Victor Javier Ceseña-Báez, Ramón Albarrán-Rincón, Ariana Alvárez-Acedo, Matthew D Martens, Brad S Sutton, Ignacio Garcia-Bolao
Abstract
Open AccessINTRODUCTION: Safe and effective left atrial (LA) access is a critical step in catheter ablation procedures. While radiofrequency wire (RFW)-based transseptal puncture (TSP) offers advantages over mechanical needle (MN) techniques, adoption in Europe has been limited due to concerns about the need for costly adjunctive imaging. This study evaluated the feasibility of using RFW-based TSP within fluoroscopy-only pulsed field ablation (PFA) procedures. METHODS: A retrospective, single-center chart review of consecutive PFA cases was conducted. TSP was performed using either an MN or RFW, with MN serving as a feasibility benchmark. All procedures used the pentaspline PFA system under standard-of-care protocols, with fluoroscopy as the primary imaging modality. RESULTS: A total of 617 PFA procedures were analyzed (435 RFW, 182 MN). Baseline characteristics were similar. LA access was successful in all RFW cases, with no significant difference in complication rates. Notably, no RFW cases required adjunctive echocardiography, compared to three in the MN group (0% vs. 1.6%, p < 0.01).

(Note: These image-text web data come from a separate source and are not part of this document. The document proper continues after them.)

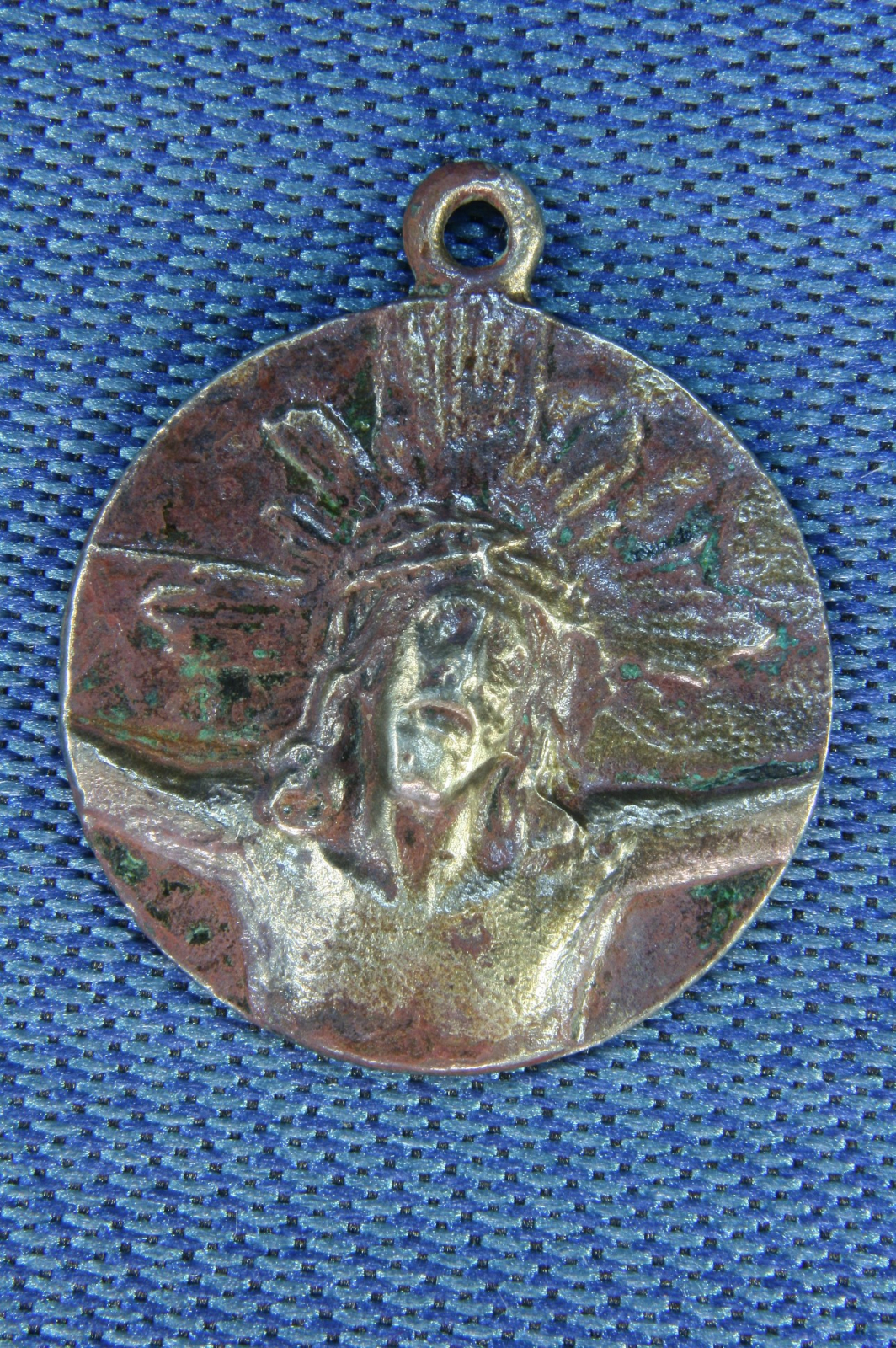 Antiguedades - MEDALLA CRISTO DE LIMPIAS. LATÓN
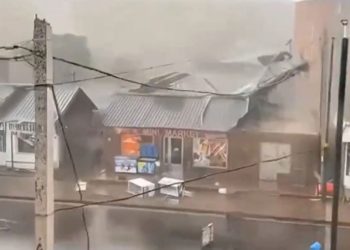 Stuhia Floris shkakton dëme në Britaninë e Madhe, përplasje në hekurudhat dhe rrugët për shkak të erërave të fuqishme.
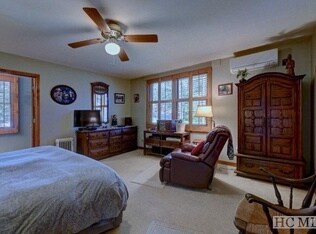 Foto del edificio - 18 Holly Springs Drive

Procedural times and fluoroscopy exposure were comparable. In patients with prior TSP, RFW enabled significantly faster and more consistent access than MN (8.1 ± 3.9 min vs. 11.1 ± 5.8 min, p < 0.01). CONCLUSION: Purpose-built RFW systems demonstrated comparable safety and efficacy to MN-based devices in fluoroscopy-only PFA workflows, with added efficiency and predictability in complex anatomies. These findings suggest that the benefits of RFW can be realized without reliance on costly imaging modalities.